— start EXTRACTED INFORMATION —
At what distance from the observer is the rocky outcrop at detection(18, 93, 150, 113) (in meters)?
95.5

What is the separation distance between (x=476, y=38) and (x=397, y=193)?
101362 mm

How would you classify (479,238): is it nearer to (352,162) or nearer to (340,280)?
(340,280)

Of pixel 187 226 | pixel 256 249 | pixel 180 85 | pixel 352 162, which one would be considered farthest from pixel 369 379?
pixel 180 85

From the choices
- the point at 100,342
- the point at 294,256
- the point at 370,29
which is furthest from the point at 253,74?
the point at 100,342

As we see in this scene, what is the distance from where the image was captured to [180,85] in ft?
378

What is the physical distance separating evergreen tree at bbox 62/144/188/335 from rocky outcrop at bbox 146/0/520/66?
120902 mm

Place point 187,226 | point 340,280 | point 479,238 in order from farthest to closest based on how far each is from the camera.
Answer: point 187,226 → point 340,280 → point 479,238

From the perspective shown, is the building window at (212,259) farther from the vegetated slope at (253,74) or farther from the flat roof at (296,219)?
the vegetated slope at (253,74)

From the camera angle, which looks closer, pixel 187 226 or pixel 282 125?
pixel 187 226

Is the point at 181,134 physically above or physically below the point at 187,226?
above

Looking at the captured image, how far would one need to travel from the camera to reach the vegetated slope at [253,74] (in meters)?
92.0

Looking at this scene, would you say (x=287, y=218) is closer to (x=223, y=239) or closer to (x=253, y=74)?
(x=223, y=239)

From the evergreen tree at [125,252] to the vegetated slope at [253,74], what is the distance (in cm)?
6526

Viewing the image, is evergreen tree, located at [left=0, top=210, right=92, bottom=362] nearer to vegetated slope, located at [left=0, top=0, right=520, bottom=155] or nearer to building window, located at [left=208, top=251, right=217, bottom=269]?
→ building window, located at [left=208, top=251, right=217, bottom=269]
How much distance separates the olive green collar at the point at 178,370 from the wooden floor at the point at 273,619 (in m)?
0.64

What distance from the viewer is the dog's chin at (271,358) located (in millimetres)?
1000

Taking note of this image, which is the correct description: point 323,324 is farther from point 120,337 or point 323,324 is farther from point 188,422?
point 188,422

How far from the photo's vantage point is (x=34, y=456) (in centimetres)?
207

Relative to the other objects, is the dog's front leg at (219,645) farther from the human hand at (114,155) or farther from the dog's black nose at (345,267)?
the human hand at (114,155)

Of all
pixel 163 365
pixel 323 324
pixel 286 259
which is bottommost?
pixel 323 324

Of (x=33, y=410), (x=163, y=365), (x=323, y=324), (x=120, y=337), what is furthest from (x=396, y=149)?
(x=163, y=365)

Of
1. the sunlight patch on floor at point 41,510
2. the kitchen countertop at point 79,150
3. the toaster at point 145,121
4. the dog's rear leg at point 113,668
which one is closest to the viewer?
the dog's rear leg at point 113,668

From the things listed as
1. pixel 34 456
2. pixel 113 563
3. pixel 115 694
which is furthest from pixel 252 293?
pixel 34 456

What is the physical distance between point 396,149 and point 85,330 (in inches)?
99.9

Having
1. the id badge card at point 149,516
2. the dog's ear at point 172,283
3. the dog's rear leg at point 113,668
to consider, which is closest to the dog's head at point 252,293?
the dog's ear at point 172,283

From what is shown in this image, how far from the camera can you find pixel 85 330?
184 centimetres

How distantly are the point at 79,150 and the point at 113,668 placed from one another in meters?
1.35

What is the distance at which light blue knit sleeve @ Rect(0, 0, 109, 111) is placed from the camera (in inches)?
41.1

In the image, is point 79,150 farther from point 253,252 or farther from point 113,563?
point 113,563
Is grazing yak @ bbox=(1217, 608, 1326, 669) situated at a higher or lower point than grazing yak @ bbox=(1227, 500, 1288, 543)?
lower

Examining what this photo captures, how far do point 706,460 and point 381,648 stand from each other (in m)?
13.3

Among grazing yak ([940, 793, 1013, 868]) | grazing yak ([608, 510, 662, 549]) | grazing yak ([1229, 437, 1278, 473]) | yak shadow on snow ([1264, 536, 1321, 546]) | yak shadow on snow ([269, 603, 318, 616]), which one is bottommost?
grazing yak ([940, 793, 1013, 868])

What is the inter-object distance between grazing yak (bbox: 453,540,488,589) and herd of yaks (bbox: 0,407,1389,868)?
— end EXTRACTED INFORMATION —
§ **SHORT PROBLEM**: Give the listing above again, word for word.

§ **ANSWER TO THE TASK**:
At what distance from the observer is the rocky outcrop at detection(18, 93, 150, 113) (in meters)?
95.5

What is the separation distance between (x=476, y=38) and (x=397, y=193)?
101362 mm

How would you classify (479,238): is it nearer to (352,162) or nearer to (340,280)?
(340,280)

Of pixel 187 226 | pixel 256 249 | pixel 180 85 | pixel 352 162, which one would be considered farthest from pixel 369 379?
pixel 180 85

From the choices
- the point at 100,342
- the point at 294,256
- the point at 370,29
which is furthest from the point at 253,74?
the point at 100,342

As we see in this scene, what is the distance from where the image was captured to [180,85] in ft?
378

What is the physical distance separating evergreen tree at bbox 62/144/188/335 from rocky outcrop at bbox 146/0/520/66?
120902 mm

Place point 187,226 | point 340,280 | point 479,238 in order from farthest to closest based on how far each is from the camera.
Answer: point 187,226 → point 340,280 → point 479,238

From the perspective shown, is the building window at (212,259) farther from the vegetated slope at (253,74) or farther from the flat roof at (296,219)?
the vegetated slope at (253,74)

From the camera angle, which looks closer, pixel 187 226 or pixel 282 125?
pixel 187 226

Is the point at 181,134 physically above or physically below the point at 187,226?
above

Looking at the captured image, how far would one need to travel from the camera to reach the vegetated slope at [253,74] (in meters)?
92.0

Looking at this scene, would you say (x=287, y=218) is closer to (x=223, y=239) or closer to (x=253, y=74)?
(x=223, y=239)

From the evergreen tree at [125,252] to the vegetated slope at [253,74], what is the distance (in cm)?
6526

Viewing the image, is evergreen tree, located at [left=0, top=210, right=92, bottom=362] nearer to vegetated slope, located at [left=0, top=0, right=520, bottom=155] or nearer to building window, located at [left=208, top=251, right=217, bottom=269]?
→ building window, located at [left=208, top=251, right=217, bottom=269]
How much distance separates the olive green collar at the point at 178,370 from the wooden floor at the point at 273,619 (in m)?
0.64

What distance from the viewer is the dog's chin at (271,358) located (in millimetres)?
1000

Taking note of this image, which is the correct description: point 323,324 is farther from point 120,337 or point 323,324 is farther from point 188,422?
point 188,422

How far from the photo's vantage point is (x=34, y=456) (in centimetres)?
207

Relative to the other objects, is the dog's front leg at (219,645) farther from the human hand at (114,155) or farther from the dog's black nose at (345,267)?
the human hand at (114,155)

Of all
pixel 163 365
pixel 323 324
pixel 286 259
which is bottommost?
pixel 323 324

Of (x=33, y=410), (x=163, y=365), (x=323, y=324), (x=120, y=337), what is furthest from (x=396, y=149)?
(x=163, y=365)

Of
1. the sunlight patch on floor at point 41,510
2. the kitchen countertop at point 79,150
3. the toaster at point 145,121
4. the dog's rear leg at point 113,668
which one is closest to the viewer?
the dog's rear leg at point 113,668

From the things listed as
1. pixel 34 456
2. pixel 113 563
3. pixel 115 694
which is furthest from pixel 252 293?
pixel 34 456

What is the physical distance between point 396,149 and point 85,330 (in inches)?
99.9

Having
1. the id badge card at point 149,516
2. the dog's ear at point 172,283
3. the dog's rear leg at point 113,668
to consider, which is closest to the dog's head at point 252,293?
the dog's ear at point 172,283

From what is shown in this image, how far from the camera can you find pixel 85 330?
184 centimetres

How distantly are the point at 79,150 and the point at 113,668 placed from one another in meters?
1.35

What is the distance at which light blue knit sleeve @ Rect(0, 0, 109, 111) is placed from the camera (in inches)?
41.1

In the image, is point 79,150 farther from point 253,252 or farther from point 113,563?
point 113,563
Is grazing yak @ bbox=(1217, 608, 1326, 669) situated at a higher or lower point than grazing yak @ bbox=(1227, 500, 1288, 543)?
lower

Examining what this photo captures, how far do point 706,460 and point 381,648 stand from each other (in m)?
13.3

Among grazing yak ([940, 793, 1013, 868]) | grazing yak ([608, 510, 662, 549]) | grazing yak ([1229, 437, 1278, 473]) | yak shadow on snow ([1264, 536, 1321, 546]) | yak shadow on snow ([269, 603, 318, 616]), which one is bottommost?
grazing yak ([940, 793, 1013, 868])

What is the inter-object distance between grazing yak (bbox: 453,540,488,589) and herd of yaks (bbox: 0,407,1389,868)?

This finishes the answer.